Natureza jurídica da remuneração paga às empregadas gestantes afastadas durante a pandemia de COVID-19: reconhecimento como obrigação patronal e afastamento da caracterização como salário-maternidade para fins d...

Este documento aborda a tese firmada pelo STJ sobre a natureza jurídica dos valores pagos às empregadas gestantes afastadas durante a pandemia de COVID-19, esclarecendo que tais pagamentos são remuneração regular a cargo do empregador e não se configuram como salário-maternidade para fins de compensação previdenciária, fundamentando-se em dispositivos constitucionais e legais específicos, além de destacar a importância do respeito ao processo legislativo e ao equilíbrio fiscal.

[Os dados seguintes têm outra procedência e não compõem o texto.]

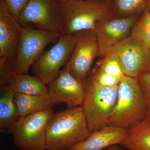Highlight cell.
<instances>
[{
  "mask_svg": "<svg viewBox=\"0 0 150 150\" xmlns=\"http://www.w3.org/2000/svg\"><path fill=\"white\" fill-rule=\"evenodd\" d=\"M23 28L4 0H0V87L7 85L13 74Z\"/></svg>",
  "mask_w": 150,
  "mask_h": 150,
  "instance_id": "8992f818",
  "label": "cell"
},
{
  "mask_svg": "<svg viewBox=\"0 0 150 150\" xmlns=\"http://www.w3.org/2000/svg\"><path fill=\"white\" fill-rule=\"evenodd\" d=\"M17 21L23 28L61 35L64 31L60 3L57 0H30Z\"/></svg>",
  "mask_w": 150,
  "mask_h": 150,
  "instance_id": "52a82bcc",
  "label": "cell"
},
{
  "mask_svg": "<svg viewBox=\"0 0 150 150\" xmlns=\"http://www.w3.org/2000/svg\"><path fill=\"white\" fill-rule=\"evenodd\" d=\"M47 87V96L53 106L63 103L68 108L81 106L85 95V84L65 68Z\"/></svg>",
  "mask_w": 150,
  "mask_h": 150,
  "instance_id": "7c38bea8",
  "label": "cell"
},
{
  "mask_svg": "<svg viewBox=\"0 0 150 150\" xmlns=\"http://www.w3.org/2000/svg\"><path fill=\"white\" fill-rule=\"evenodd\" d=\"M57 1H58L60 4H62V3H64L66 0H57Z\"/></svg>",
  "mask_w": 150,
  "mask_h": 150,
  "instance_id": "4316f807",
  "label": "cell"
},
{
  "mask_svg": "<svg viewBox=\"0 0 150 150\" xmlns=\"http://www.w3.org/2000/svg\"><path fill=\"white\" fill-rule=\"evenodd\" d=\"M144 99L146 118L144 120L150 125V71L137 77Z\"/></svg>",
  "mask_w": 150,
  "mask_h": 150,
  "instance_id": "603a6c76",
  "label": "cell"
},
{
  "mask_svg": "<svg viewBox=\"0 0 150 150\" xmlns=\"http://www.w3.org/2000/svg\"><path fill=\"white\" fill-rule=\"evenodd\" d=\"M127 129L107 126L91 132L87 138L69 150H103L119 144L126 138Z\"/></svg>",
  "mask_w": 150,
  "mask_h": 150,
  "instance_id": "5bb4252c",
  "label": "cell"
},
{
  "mask_svg": "<svg viewBox=\"0 0 150 150\" xmlns=\"http://www.w3.org/2000/svg\"><path fill=\"white\" fill-rule=\"evenodd\" d=\"M30 0H4L11 14L18 19Z\"/></svg>",
  "mask_w": 150,
  "mask_h": 150,
  "instance_id": "cb8c5ba5",
  "label": "cell"
},
{
  "mask_svg": "<svg viewBox=\"0 0 150 150\" xmlns=\"http://www.w3.org/2000/svg\"><path fill=\"white\" fill-rule=\"evenodd\" d=\"M8 85L16 93H22L46 96L48 93L47 86L34 76L27 74L11 75Z\"/></svg>",
  "mask_w": 150,
  "mask_h": 150,
  "instance_id": "9a60e30c",
  "label": "cell"
},
{
  "mask_svg": "<svg viewBox=\"0 0 150 150\" xmlns=\"http://www.w3.org/2000/svg\"><path fill=\"white\" fill-rule=\"evenodd\" d=\"M15 93L8 85L0 87V133H4L19 118L14 101Z\"/></svg>",
  "mask_w": 150,
  "mask_h": 150,
  "instance_id": "2e32d148",
  "label": "cell"
},
{
  "mask_svg": "<svg viewBox=\"0 0 150 150\" xmlns=\"http://www.w3.org/2000/svg\"><path fill=\"white\" fill-rule=\"evenodd\" d=\"M76 42V34H62L52 48L42 54L31 67L34 74L46 86L59 75L71 56Z\"/></svg>",
  "mask_w": 150,
  "mask_h": 150,
  "instance_id": "ba28073f",
  "label": "cell"
},
{
  "mask_svg": "<svg viewBox=\"0 0 150 150\" xmlns=\"http://www.w3.org/2000/svg\"><path fill=\"white\" fill-rule=\"evenodd\" d=\"M139 19V16L135 15L98 22L93 32L98 43V57L104 56L110 48L129 36Z\"/></svg>",
  "mask_w": 150,
  "mask_h": 150,
  "instance_id": "4fadbf2b",
  "label": "cell"
},
{
  "mask_svg": "<svg viewBox=\"0 0 150 150\" xmlns=\"http://www.w3.org/2000/svg\"><path fill=\"white\" fill-rule=\"evenodd\" d=\"M91 133L81 106L54 113L46 128L47 150H69Z\"/></svg>",
  "mask_w": 150,
  "mask_h": 150,
  "instance_id": "6da1fadb",
  "label": "cell"
},
{
  "mask_svg": "<svg viewBox=\"0 0 150 150\" xmlns=\"http://www.w3.org/2000/svg\"><path fill=\"white\" fill-rule=\"evenodd\" d=\"M60 8L66 35L93 31L98 22L117 18L108 0H66Z\"/></svg>",
  "mask_w": 150,
  "mask_h": 150,
  "instance_id": "7a4b0ae2",
  "label": "cell"
},
{
  "mask_svg": "<svg viewBox=\"0 0 150 150\" xmlns=\"http://www.w3.org/2000/svg\"><path fill=\"white\" fill-rule=\"evenodd\" d=\"M54 113L52 109L34 112L12 123L7 131L16 146L21 150H47L46 128Z\"/></svg>",
  "mask_w": 150,
  "mask_h": 150,
  "instance_id": "277c9868",
  "label": "cell"
},
{
  "mask_svg": "<svg viewBox=\"0 0 150 150\" xmlns=\"http://www.w3.org/2000/svg\"><path fill=\"white\" fill-rule=\"evenodd\" d=\"M119 145L129 150H150V125L144 120L127 131Z\"/></svg>",
  "mask_w": 150,
  "mask_h": 150,
  "instance_id": "ac0fdd59",
  "label": "cell"
},
{
  "mask_svg": "<svg viewBox=\"0 0 150 150\" xmlns=\"http://www.w3.org/2000/svg\"><path fill=\"white\" fill-rule=\"evenodd\" d=\"M118 86L106 87L97 85L87 79L81 107L91 132L108 126L109 117L117 100Z\"/></svg>",
  "mask_w": 150,
  "mask_h": 150,
  "instance_id": "5b68a950",
  "label": "cell"
},
{
  "mask_svg": "<svg viewBox=\"0 0 150 150\" xmlns=\"http://www.w3.org/2000/svg\"><path fill=\"white\" fill-rule=\"evenodd\" d=\"M107 54L117 57L128 76L137 78L150 71V50L130 35L110 48Z\"/></svg>",
  "mask_w": 150,
  "mask_h": 150,
  "instance_id": "30bf717a",
  "label": "cell"
},
{
  "mask_svg": "<svg viewBox=\"0 0 150 150\" xmlns=\"http://www.w3.org/2000/svg\"><path fill=\"white\" fill-rule=\"evenodd\" d=\"M130 35L150 50V14L148 7L141 14Z\"/></svg>",
  "mask_w": 150,
  "mask_h": 150,
  "instance_id": "ffe728a7",
  "label": "cell"
},
{
  "mask_svg": "<svg viewBox=\"0 0 150 150\" xmlns=\"http://www.w3.org/2000/svg\"><path fill=\"white\" fill-rule=\"evenodd\" d=\"M61 35L34 28H23L13 74H28L30 67L42 54L44 48L49 43L58 40Z\"/></svg>",
  "mask_w": 150,
  "mask_h": 150,
  "instance_id": "9c48e42d",
  "label": "cell"
},
{
  "mask_svg": "<svg viewBox=\"0 0 150 150\" xmlns=\"http://www.w3.org/2000/svg\"><path fill=\"white\" fill-rule=\"evenodd\" d=\"M103 150H121V149L118 145H114L108 147Z\"/></svg>",
  "mask_w": 150,
  "mask_h": 150,
  "instance_id": "d4e9b609",
  "label": "cell"
},
{
  "mask_svg": "<svg viewBox=\"0 0 150 150\" xmlns=\"http://www.w3.org/2000/svg\"><path fill=\"white\" fill-rule=\"evenodd\" d=\"M147 7L150 14V0H147Z\"/></svg>",
  "mask_w": 150,
  "mask_h": 150,
  "instance_id": "484cf974",
  "label": "cell"
},
{
  "mask_svg": "<svg viewBox=\"0 0 150 150\" xmlns=\"http://www.w3.org/2000/svg\"><path fill=\"white\" fill-rule=\"evenodd\" d=\"M75 34L76 42L75 48L64 68L85 84L94 61L98 57V43L93 30H84Z\"/></svg>",
  "mask_w": 150,
  "mask_h": 150,
  "instance_id": "8fae6325",
  "label": "cell"
},
{
  "mask_svg": "<svg viewBox=\"0 0 150 150\" xmlns=\"http://www.w3.org/2000/svg\"><path fill=\"white\" fill-rule=\"evenodd\" d=\"M88 79L97 85L106 87L118 85L121 79L105 74L100 71L96 65L91 70Z\"/></svg>",
  "mask_w": 150,
  "mask_h": 150,
  "instance_id": "7402d4cb",
  "label": "cell"
},
{
  "mask_svg": "<svg viewBox=\"0 0 150 150\" xmlns=\"http://www.w3.org/2000/svg\"><path fill=\"white\" fill-rule=\"evenodd\" d=\"M108 1H109L111 3V4H112V0H108Z\"/></svg>",
  "mask_w": 150,
  "mask_h": 150,
  "instance_id": "83f0119b",
  "label": "cell"
},
{
  "mask_svg": "<svg viewBox=\"0 0 150 150\" xmlns=\"http://www.w3.org/2000/svg\"><path fill=\"white\" fill-rule=\"evenodd\" d=\"M14 101L19 117L34 112L50 110L53 106L47 96L16 93Z\"/></svg>",
  "mask_w": 150,
  "mask_h": 150,
  "instance_id": "e0dca14e",
  "label": "cell"
},
{
  "mask_svg": "<svg viewBox=\"0 0 150 150\" xmlns=\"http://www.w3.org/2000/svg\"><path fill=\"white\" fill-rule=\"evenodd\" d=\"M96 66L103 72L114 77L121 79L126 76L120 61L112 54H107L100 58Z\"/></svg>",
  "mask_w": 150,
  "mask_h": 150,
  "instance_id": "44dd1931",
  "label": "cell"
},
{
  "mask_svg": "<svg viewBox=\"0 0 150 150\" xmlns=\"http://www.w3.org/2000/svg\"><path fill=\"white\" fill-rule=\"evenodd\" d=\"M112 6L117 18L139 16L147 7V0H112Z\"/></svg>",
  "mask_w": 150,
  "mask_h": 150,
  "instance_id": "d6986e66",
  "label": "cell"
},
{
  "mask_svg": "<svg viewBox=\"0 0 150 150\" xmlns=\"http://www.w3.org/2000/svg\"><path fill=\"white\" fill-rule=\"evenodd\" d=\"M145 118L144 99L138 79L124 76L118 84L117 100L108 125L128 130Z\"/></svg>",
  "mask_w": 150,
  "mask_h": 150,
  "instance_id": "3957f363",
  "label": "cell"
}]
</instances>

TESE DOUTRINÁRIA EXTRAÍDA DO ACÓRDÃO:

Os valores pagos às empregadas gestantes afastadas, inclusive às que não puderam trabalhar remotamente, durante a emergência de saúde pública da pandemia de COVID-19, possuem natureza jurídica de remuneração regular, a cargo do empregador, não se configurando como salário-maternidade para fins de compensação.

COMENTÁRIO EXPLICATIVO

O STJ, ao analisar a legislação de regência e os vetos presidenciais à Lei 14.151/2021, assentou que os pagamentos efetuados pelo empregador às gestantes afastadas do trabalho presencial durante a pandemia, ainda que não fosse possível o teletrabalho ou a realocação em outras funções, não se equiparam ao salário-maternidade. Trata-se de remuneração regular derivada do vínculo empregatício, em razão da continuidade da execução do contrato de trabalho, apenas com alteração de sua forma (presencial para remota ou, na impossibilidade, mantida a remuneração). Assim, não é possível a compensação desses valores com as contribuições previdenciárias devidas, pois não se trata de benefício previdenciário, mas de obrigação patronal decorrente da legislação emergencial.

FUNDAMENTO CONSTITUCIONAL

CF/88, art. 1º, III – Dignidade da pessoa humana;
CF/88, art. 7º, XVIII – Licença-maternidade;
CF/88, art. 195, §5º – Necessidade de fonte de custeio para benefícios previdenciários;
CF/88, art. 201, caput – Equilíbrio financeiro e atuarial da Previdência Social.

FUNDAMENTO LEGAL

Lei 14.151/2021, art. 1º – Garantia de afastamento da gestante do trabalho presencial, sem prejuízo da remuneração;
Lei 8.213/1991, arts. 71 e 72 – Definição e pagamento do salário-maternidade;
CLT, art. 394-A, §§ 2º e 3º – Afastamento da gestante e hipótese de salário-maternidade;
Lei Complementar 101/2000, art. 24 – Vedação à concessão de benefício sem fonte de custeio.

SÚMULAS APLICÁVEIS

Não há súmula específica sobre o tema. A Súmula Vinculante 10/STF pode ser invocada para resguardo da reserva de plenário quando se pretende afastar a incidência de lei federal.

CONSIDERAÇÕES FINAIS

A tese firmada pelo STJ tem grande impacto prático e financeiro, especialmente para os empregadores e para o Fisco, afastando a possibilidade de ampliação do benefício previdenciário sem respaldo legal ou fonte de custeio. Reforça o respeito ao processo legislativo, especialmente aos vetos presidenciais, e impede que o Judiciário, por meio de interpretação extensiva, crie benefícios não previstos em lei. A manutenção da remuneração como encargo do empregador, ainda que em situações excepcionais como a pandemia, representa solução de política pública adotada pelo legislador, cujo controle pelo Judiciário deve ser restrito e deferente aos fundamentos de equilíbrio fiscal e responsabilidade orçamentária. O precedente tende a ser relevante em eventuais crises sanitárias futuras e em debates sobre a extensão de benefícios previdenciários em situações emergenciais.

ANÁLISE CRÍTICA

A argumentação do acórdão é robusta ao distinguir a figura do salário-maternidade, regido por requisitos e hipóteses específicas, da remuneração devida em decorrência do afastamento emergencial da gestante. O acórdão enfatiza a necessidade de observância estrita ao processo legislativo, inclusive aos vetos, e à disciplina fiscal prevista constitucional e legalmente. A decisão previne a criação judicial de obrigações para o regime previdenciário, sem fonte de custeio, o que poderia comprometer a sustentabilidade do sistema. Do ponto de vista prático, elimina incertezas sobre a possibilidade de compensação tributária, conferindo maior estabilidade às relações trabalhistas e fiscais. Contudo, não ignora o ônus extraordinário imposto aos empregadores, o qual, segundo o acórdão, é justificado pela excepcionalidade da pandemia e pelos objetivos de proteção à maternidade e à vida, reconhecendo que a solução adotada foi fruto de uma opção legítima do legislador.